What are your concerns?
Since last week’s shock general election results many business owners are getting increasingly worried, as many business leader’s confidence has dropped and possibly to an all-time low, according to some I have spoken with.
Many business leaders now believe that we are heading for a hard Brexit and business uncertainty will remain high for the next 18 months, most are saying that Theresa May has to be side lined by senior ministers as leaders are concerned for jobs and stability.
The economist team at Dun & Bradstreet have spoken about their opinion on the Institute of Directors study.

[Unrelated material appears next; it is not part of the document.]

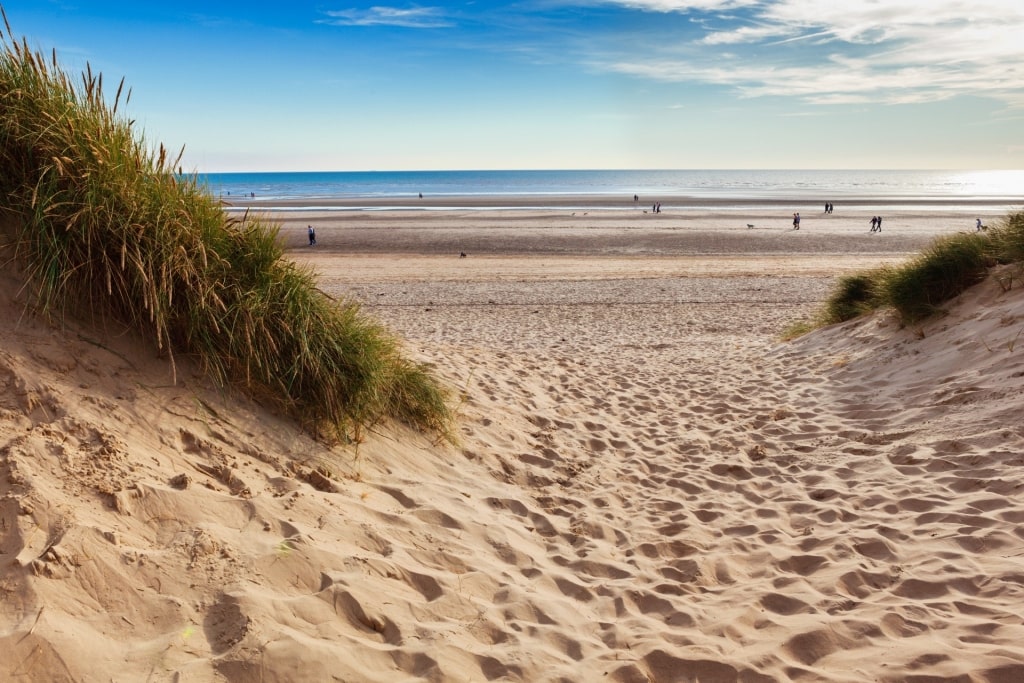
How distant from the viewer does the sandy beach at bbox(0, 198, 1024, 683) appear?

Markus Kuger, senior economist at Dun & Bradstreet said: “After the surprising election result, political and economic uncertainty in the UK has risen considerably.”
“The election outcome looks set to further complicate the process of negotiating the UK’s departure from the EU, as the government only has a narrow majority in parliament, and even this looks vulnerable in the context of Conservative MPs’ widely differing views on post-Brexit UK-EU relations.”

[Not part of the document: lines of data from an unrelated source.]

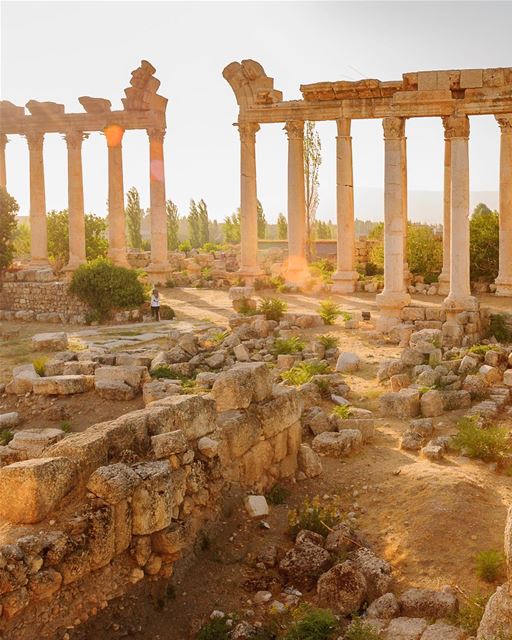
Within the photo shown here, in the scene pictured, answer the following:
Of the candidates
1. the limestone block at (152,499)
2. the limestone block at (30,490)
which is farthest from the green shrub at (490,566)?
the limestone block at (30,490)

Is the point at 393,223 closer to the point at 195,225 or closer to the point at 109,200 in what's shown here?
the point at 109,200

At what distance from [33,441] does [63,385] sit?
10.6ft

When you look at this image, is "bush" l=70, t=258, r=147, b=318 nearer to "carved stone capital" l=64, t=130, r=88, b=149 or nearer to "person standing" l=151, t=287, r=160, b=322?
"person standing" l=151, t=287, r=160, b=322

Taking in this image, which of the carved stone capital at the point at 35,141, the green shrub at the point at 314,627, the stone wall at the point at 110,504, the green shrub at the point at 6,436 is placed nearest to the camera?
the stone wall at the point at 110,504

“Given the backdrop of an already slowing economy (the UK posted the lowest real GDP growth of all 28 EU economies in Q1 2017), it is not surprising that businesses are beginning to expressa lack of confidence.”
“We believe it’s highly unlikely that the first round of Brexit talks between the British government and the EU (scheduled for 19/20 June) will deliver more clarity or significant results. This means that companies will have to wait even longer to assess the impact of these negotiations on their business.”
“Our analysis indicates that uncertainty will remain high in the next 18 months, regardless of what happens in the wake of the election, and we are maintaining our risk rating of DB2d and our ‘deteriorating’ risk outlook for the UK economy.”
“We predict that, in the long run, the election result could make a ‘hard’ Brexit, which we believe would be harmful for the British economy impossible.”
“The best advice for businesses is to monitor the progress of negotiations, and use the latest data and analytics to assess risk and identify potential opportunities. Once a government is firmly in place and negotiations progress, organisations may have a clearer picture of the business partnerships between the UK and the rest of the world.”
“Until then, a careful and measured approach to managing relationships with suppliers, customers, prospects and partners will be key to navigating through these uncertain times.”